I never thought I was so close to the answer, thanks a lot chisigma! :)

There is a proof that $ \displaystyle H_{n} = \sum_{k=1}^{n}(-1)^{k-1} \binom{n}{k} \frac{1}{k} $ on Wikipedia page for the harmonic numbers.

Harmonic number - Wikipedia, the free encyclopedia


Then by applying the inverse binomial transform,

$$ \frac{1}{n} = \sum_{k=1}^{n} (-1)^{k-1} \binom{n}{k} H_{k} $$


Binomial Transform -- from Wolfram MathWorld
Hi Random Variable, thank you very much for your input. :)

I have never heard of inverse binomial transform before but it looks like a useful technique. I seem to have trouble figuring out how did you use it here.

We have
$$H_{n} = \sum_{k=1}^{n}(-1)^{k-1} \binom{n}{k} \frac{1}{k} $$
From the Wolfram page you quote, $b_n$ should be of the form $\displaystyle \sum_{k=0}^n (-1)^{n-k} a_k$ but I have $(-1)^{k-1}$ instead of $(-1)^{n-k}$. :confused:

Sorry if this is silly but I have never seen that representation of $H_n$ and the binomial transform. :eek:

Thanks!
 

Random Variable

Well-known member
MHB Math Helper
Jan 31, 2012
253
@ Pranav


First let $a_{0}=b_{0} = 0 $.

Then multiply both sides of $ \displaystyle H_{n} = \sum_{k=1}^{n} (-1)^{k-1} \binom{n}{k} \frac{1}{k} $ by $(-1)^{n+1}$.

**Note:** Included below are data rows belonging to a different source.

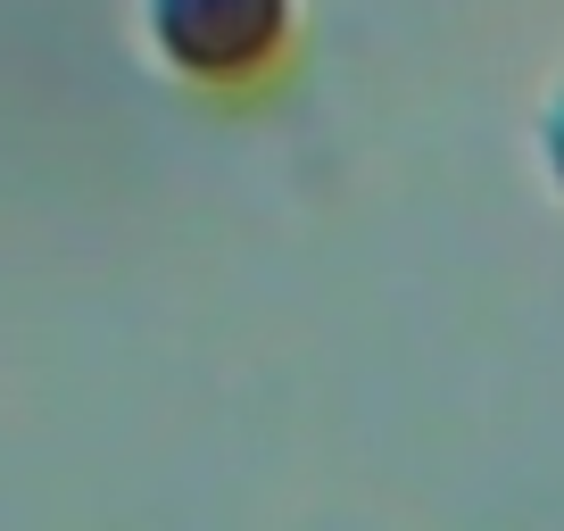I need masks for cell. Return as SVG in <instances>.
I'll list each match as a JSON object with an SVG mask.
<instances>
[{
	"mask_svg": "<svg viewBox=\"0 0 564 531\" xmlns=\"http://www.w3.org/2000/svg\"><path fill=\"white\" fill-rule=\"evenodd\" d=\"M274 18H282V0H159L166 51H183L192 67H208V75L258 58L265 34H274Z\"/></svg>",
	"mask_w": 564,
	"mask_h": 531,
	"instance_id": "1",
	"label": "cell"
},
{
	"mask_svg": "<svg viewBox=\"0 0 564 531\" xmlns=\"http://www.w3.org/2000/svg\"><path fill=\"white\" fill-rule=\"evenodd\" d=\"M556 150H564V142H556Z\"/></svg>",
	"mask_w": 564,
	"mask_h": 531,
	"instance_id": "2",
	"label": "cell"
}]
</instances>
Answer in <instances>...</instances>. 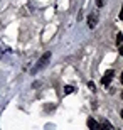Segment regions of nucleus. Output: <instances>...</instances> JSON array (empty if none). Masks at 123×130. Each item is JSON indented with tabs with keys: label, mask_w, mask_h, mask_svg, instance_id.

Then $ \displaystyle (-1)^{n+1} H_{n} = (-1)^{n-1} H_{n} = \sum_{k=1}^{n} (-1)^{n+k} \binom{n}{k} \frac{1}{k} = \sum_{k=1}^{n} (-1)^{n-k} \binom{n}{k} \frac{1}{k}$.

Now take the inverse binomial transform.
 
Last edited:

Pranav

Well-known member
Nov 4, 2013
428
@ Pranav


First let $a_{0}=b_{0} = 0 $.

Then multiply both sides of $ \displaystyle H_{n} = \sum_{k=1}^{n} (-1)^{k-1} \binom{n}{k} \frac{1}{k} $ by $(-1)^{n+1}$.

Then $ \displaystyle (-1)^{n+1} H_{n} = (-1)^{n-1} H_{n} = \sum_{k=1}^{n} (-1)^{n+k} \binom{n}{k} \frac{1}{k} = \sum_{k=1}^{n} (-1)^{n-k} \binom{n}{k} \frac{1}{k}$.

Now take the inverse binomial transform.